#### [Source]
_ _ _ _ _ _ _

# P1 Exclusive: Walking the walk



## kwflatbed (Dec 29, 2004)

Walking the walk



*Walking the Walk*
with Lt. John Bennett

_Credible: Worthy of belief or confidence; trustworthy_

_Credibility: Something that takes considerable time and effort to achieve, but can be lost in an instant._
In my last article, Sensei versus instructor, I touched on credibility as part of an overall set of requirements that an officer must meet in order to become an effective trainer. But what is credibility and how does one earn it? 
Just being a truly effective police officer obviously requires a sizeable amount of credibility, both amongst your peers and the general public. The former is often referred to as 'professional' credibility and the latter is often referred to as 'street cred.' But how about credibility as an instructor or field-training officer, or what I refer to as 'trainer cred'? 
Arguably one of the biggest issues that any new law enforcement trainer (whether firearms, defensive tactics, FTO, etc) faces is credibility. Even more so is having credibility within one's own agency. As a popular saying goes, "You're never a prophet in your own land." But credibility, like respect, must be earned; it cannot be demanded or implied. To have earned credibility amongst your peers is one of the highest honors you can obtain as an instructor. The second, in my opinion, is having your trainees become more proficient than you due to the quality of your instruction. This is especially true with police officers that are by nature, highly suspicious and often times cynical.
But just how do you earn credibility? 
Your 'cred' as an instructor, trainer, etc, begins from the day you first became a police officer and stepped into the building on your first day of work. From how you performed in the academy and your field-training program to the day-to-day activities you undertook in your various roles (patrol, investigations, etc), you were being judged and evaluated by your peers and your supervisors. During this period, through conduct and deed, you were either building your resume' for future credibility as an instructor, or in some cases, undermining your chances altogether (a point, unfortunately, often lost on a few candidates). 
Once you become 'ordained' as a trainer, the first thing your peers (trainees) in your agency check to see is if you 'walked the walk' as a patrol officer/investigator. If so, you've got a good foundation on which to build as a trainer. If not, you've got a long row to hoe, as most of your message will be lost amidst questions over your character.

_ _ _ _ _ _ _

#### [Information provided]
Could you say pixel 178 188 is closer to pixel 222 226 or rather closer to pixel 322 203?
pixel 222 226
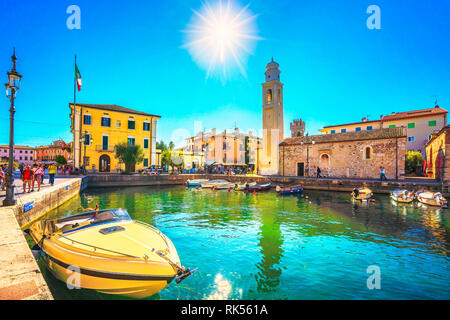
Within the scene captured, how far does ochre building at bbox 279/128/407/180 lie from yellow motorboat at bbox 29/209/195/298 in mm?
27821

_ _ _ _ _ _ _

#### [Set exercise]
In the article on trainer credibility, what is the first thing peers check once someone becomes a trainer?

#### [Completed task]
They check whether the new trainer "walked the walk" as a patrol officer or investigator.